# STATED GOAL 1
Copy the records verbatim, from the line containing "How far do (110,379)" through the end of the records.

:: PASSAGE GIVEN

# Private property/National Forest land



## utbowhntr (Sep 11, 2007)

I just wanted to voice my frustration regarding private parties either buying or leasing NFS land and not allowing public on there and posting there No trespassing signs everywhere. I was up at Whitney reservoir this past weekend and some outfit called "Two Bears" keeps taking more and more land up there. they are now posting their signs on the south side as well as on the North side of the main road into Whitney. There signs say No fishing, hunting camping and No Trespassing. It really ticks me off that they can do this. It is supposed to be National Forest land for everyone to enjoy. I used to bowhunt and camp there, but now I can't thanks to Two Bears. What can we do as public citizens to stop this!!! It is just plain OUTRAGEOUS and Ridiculous!!! Anyone else here feel the same way as me?


----------



## orvis1 (Sep 7, 2007)

It has always bugged me as well, I am not sure this is allowed. This is public land why can a private individual restrict the usage of it...


----------



## Guns and Flies (Nov 7, 2007)

This bothers me as well. Up by Woodruff reservior, a CWMU was given permission to include BLM land into their CWMU, in exchange for allowing public onto some other private sections. The BLM sections that were included into the CWMU are beautiful sections with lots of deer habitat, the sections they gave back to allow the public on, sagebrush. How do they get away with this; because the public lets it happen?

Also on maps I've seen, CWMU's are including the green national forest sections into their CWMU's? 

If a guy accidently hunts private because "hunters are responsible for knowing where they are hunting", he gets BBQ'ed, but if a land owner "accidently" puts up some no tresspassing signs or something shady like that, is there any punishment? It seems like land owners are allowed to do lot of shady things to make things look private, and there is so much confusion around access that benefits private land, it is quite irritating.


----------



## Huge29 (Sep 17, 2007)

Wow! I guess I had heard of CWMU's including some public land, but is that the case with two bears? if so, I don't believe they would be able to restrict any activity other than hunting, correct? If not, I think we have quite an issue on our hands here!! :evil:


----------



## utbowhntr (Sep 11, 2007)

That is what the signs they put out at Whitney say. No Trespassing and then below it it says no hunting, no fishing, no camping. My dad made the statement that at least they didn't put no goldpanning (he likes to do that) so i guess he will be in there doing that. But I agree, I think there is a huge issue here!


----------



## Guns and Flies (Nov 7, 2007)

I think some of the problem is that no one does anything about it, like the river rights thing; finally a couple decided to put their neck out and do something about it and it was changed, it took 8 years but finally someone did something about it. _(O)_


----------



## utbowhntr (Sep 11, 2007)

I guess that's my question...Where do we start? How DO we do something about it? This is an issue that really bothers me because I don't believe it's right for the public to be jipped out of what is there's by some landowner. National forest land should be for the PUBLIC to use and not bought up by some rich person or company.


----------



## Bow Mama (May 1, 2008)

Now that chaps my hide, I love Whitney Reservoir. We frequent that place, but havent been there this year. Doesnt Chalk Creek own private property there as well, with no tresspassing etc.? I hadn't heard of Two Bears.

::::
:: MATERIAL PROVIDED

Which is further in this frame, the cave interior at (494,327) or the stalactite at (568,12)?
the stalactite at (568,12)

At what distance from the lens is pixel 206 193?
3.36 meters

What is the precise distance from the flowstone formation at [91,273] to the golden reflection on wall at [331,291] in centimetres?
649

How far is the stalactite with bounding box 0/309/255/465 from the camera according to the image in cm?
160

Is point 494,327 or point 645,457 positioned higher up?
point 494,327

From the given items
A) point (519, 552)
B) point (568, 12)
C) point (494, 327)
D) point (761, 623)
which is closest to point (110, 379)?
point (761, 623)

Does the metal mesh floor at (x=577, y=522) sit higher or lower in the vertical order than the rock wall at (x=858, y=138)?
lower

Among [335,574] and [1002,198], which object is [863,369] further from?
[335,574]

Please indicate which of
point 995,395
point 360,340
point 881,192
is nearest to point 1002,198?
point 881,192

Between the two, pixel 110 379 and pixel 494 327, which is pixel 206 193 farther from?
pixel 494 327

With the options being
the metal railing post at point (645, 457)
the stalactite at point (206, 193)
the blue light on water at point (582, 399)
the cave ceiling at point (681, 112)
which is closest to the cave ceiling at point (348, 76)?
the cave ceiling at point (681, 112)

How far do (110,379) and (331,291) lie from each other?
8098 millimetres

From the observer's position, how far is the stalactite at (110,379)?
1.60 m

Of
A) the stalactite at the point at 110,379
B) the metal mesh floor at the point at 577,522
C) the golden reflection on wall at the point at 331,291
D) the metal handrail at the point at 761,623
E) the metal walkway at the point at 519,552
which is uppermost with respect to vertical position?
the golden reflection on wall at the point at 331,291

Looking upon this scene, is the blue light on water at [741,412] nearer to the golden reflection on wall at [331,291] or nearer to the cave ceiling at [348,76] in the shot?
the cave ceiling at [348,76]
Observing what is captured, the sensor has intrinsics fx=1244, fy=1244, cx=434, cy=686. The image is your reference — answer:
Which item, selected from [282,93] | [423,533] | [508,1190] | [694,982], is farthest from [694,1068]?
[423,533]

::::

# STATED GOAL 2
List each distinct username that posts in the forum thread on private property and National Forest land.

# EXERCISE RESULT 1
How far do (110,379) and (331,291) lie from each other?
8098 millimetres

From the observer's position, how far is the stalactite at (110,379)?
1.60 m

Of
A) the stalactite at the point at 110,379
B) the metal mesh floor at the point at 577,522
C) the golden reflection on wall at the point at 331,291
D) the metal handrail at the point at 761,623
E) the metal walkway at the point at 519,552
which is uppermost with respect to vertical position?
the golden reflection on wall at the point at 331,291

Looking upon this scene, is the blue light on water at [741,412] nearer to the golden reflection on wall at [331,291] or nearer to the cave ceiling at [348,76] in the shot?
the cave ceiling at [348,76]
Observing what is captured, the sensor has intrinsics fx=1244, fy=1244, cx=434, cy=686. The image is your reference — answer:
Which item, selected from [282,93] | [423,533] | [508,1190] | [694,982], is farthest from [694,1068]?
[423,533]

# EXERCISE RESULT 2
utbowhntr
orvis1
Guns and Flies
Huge29
Bow Mama